The NASD has started cracking down on some brokers' tactics. "Since investors depend almost exclusively on the arbitration system, anytime we see discovery abuses where arbitrators see fit to levy sanctions, that is an area of increased concern to us," says Barry R. Goldsmith, the NASD's executive vice-president and director of enforcement. The NASD has temporarily suspended 122 brokers and 23 firms since 2001 for failing to pay arbitration awards. In April it charged Ann Arbor (Mich.) broker Sigma Financial Corp. and its president with violating arbitration procedures by suing a couple who had won an arbitration award against the firm.

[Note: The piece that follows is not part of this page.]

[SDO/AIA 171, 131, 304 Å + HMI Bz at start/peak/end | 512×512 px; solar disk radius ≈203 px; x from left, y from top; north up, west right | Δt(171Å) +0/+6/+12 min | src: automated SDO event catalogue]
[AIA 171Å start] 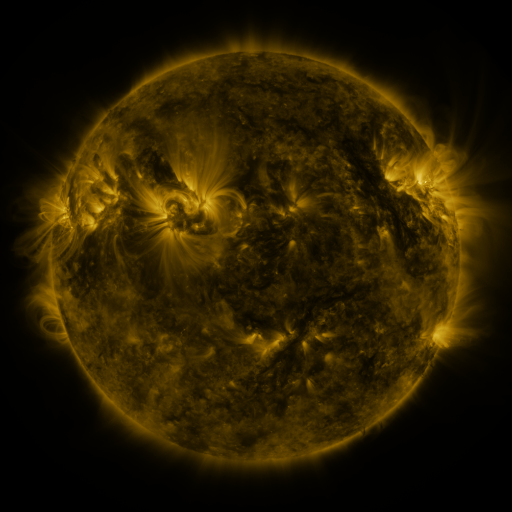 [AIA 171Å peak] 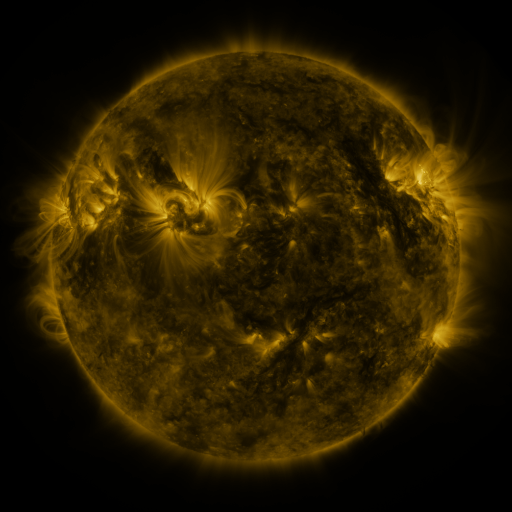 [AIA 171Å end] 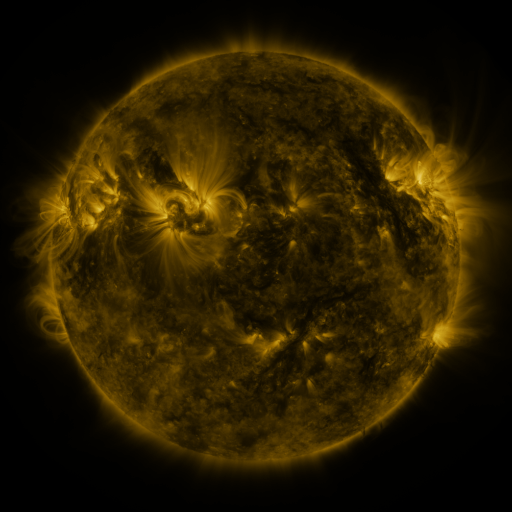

Sigma says it followed advice of counsel and that there is a difference of opinion that it is discussing with the NASD. BusinessWeek has learned that the Securities & Exchange Commission, which oversees the NASD, has approved two changes in NASD bylaws that will enable it to prevent brokers who leave the securities industry from reentering if they have failed to pay an arbitration award or settlement.

DOUBLE WHAMMY

Some experts worry that the NASD's tough line could have an unintended consequence by building momentum for dismantling the arbitration system. Some firms may "think twice about the relative benefits of industry arbitration," says Samantha Rabin, senior editor of Securities Arbitration Commentator, an arbitration-support service in Maplewood, N.J. "Adding regulatory sanctions to what the arbitrators have already done imposes a double whammy on brokerage firms."

A total breakdown of the arbitration system isn't likely, but pressure to improve it is mounting. If investors once again had to go to court to pursue claims, proponents of arbitration argue that lawyers would be the big winners. Plaintiffs' lawyers and their clients who believe the panels too often favor the firms over the investors say the investors would come out ahead. Either way, if the system is to survive, it needs to be above reproach. And it won't be if both sides continue to bend the rules to the breaking point.